Berlin: 141. Prozesstag | Reiche Ernte - Aussetzungsantrag abgelehnt
Anscheinend kann es im Berliner RZ-Prozess derzeit nur noch darum gehen, "in den Genuss revisionsrechtlicher Früchte zu gelangen", wie es Rechtsanwalt Johnny Eisenberg heute in seiner unnachahmlichen Art ausdrückte. Dass dem Senat an einer "richtigen" Verhandlung nicht mehr gelegen ist – trotz gegenteiliger Bekundung -, zeigt heute nicht nur die Prozessdauer von nicht einmal dreißig Minuten. Deutlich wurde dies auch an der Nonchalance, mit der der 1. Strafsenat den Aussetzungsantrag der Verteidigung von Harald G. vom 28. August ablehnte.
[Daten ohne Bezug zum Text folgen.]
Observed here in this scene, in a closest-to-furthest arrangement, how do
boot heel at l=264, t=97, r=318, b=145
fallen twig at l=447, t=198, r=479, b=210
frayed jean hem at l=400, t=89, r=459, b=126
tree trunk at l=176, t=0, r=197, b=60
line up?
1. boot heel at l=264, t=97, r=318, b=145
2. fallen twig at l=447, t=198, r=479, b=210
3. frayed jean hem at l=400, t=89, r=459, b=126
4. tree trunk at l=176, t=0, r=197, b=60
Nachdem eine so genannte Sperrerklärung des Bundesinnenministeriums (BMI) über die geschwärzten Passagen der Gesprächsprotokolle zwischen dem Verfassungsschutz und dem Kronzeugen Tarek Mousli vom Verwaltungsgericht (VG) als rechtswidrig aufgehoben worden war (vgl. Extra-Meldung vom 18.8.2003), hatte die Verteidigung beantragt, das Verfahren bis zur Übermittlung der ungeschwärzten Protokolle auszusetzen. (vgl. 140. Prozesstag) Der Senat allerdings konnte keine "maßgeblich veränderte" Sachlage erkennen, die eine Revision seines Beschlusses vom 4. Juli notwendig machen würde, in dem er bereits das erste Mal eine Aussetzung in diesem Zusammenhang abgelehnt hatte.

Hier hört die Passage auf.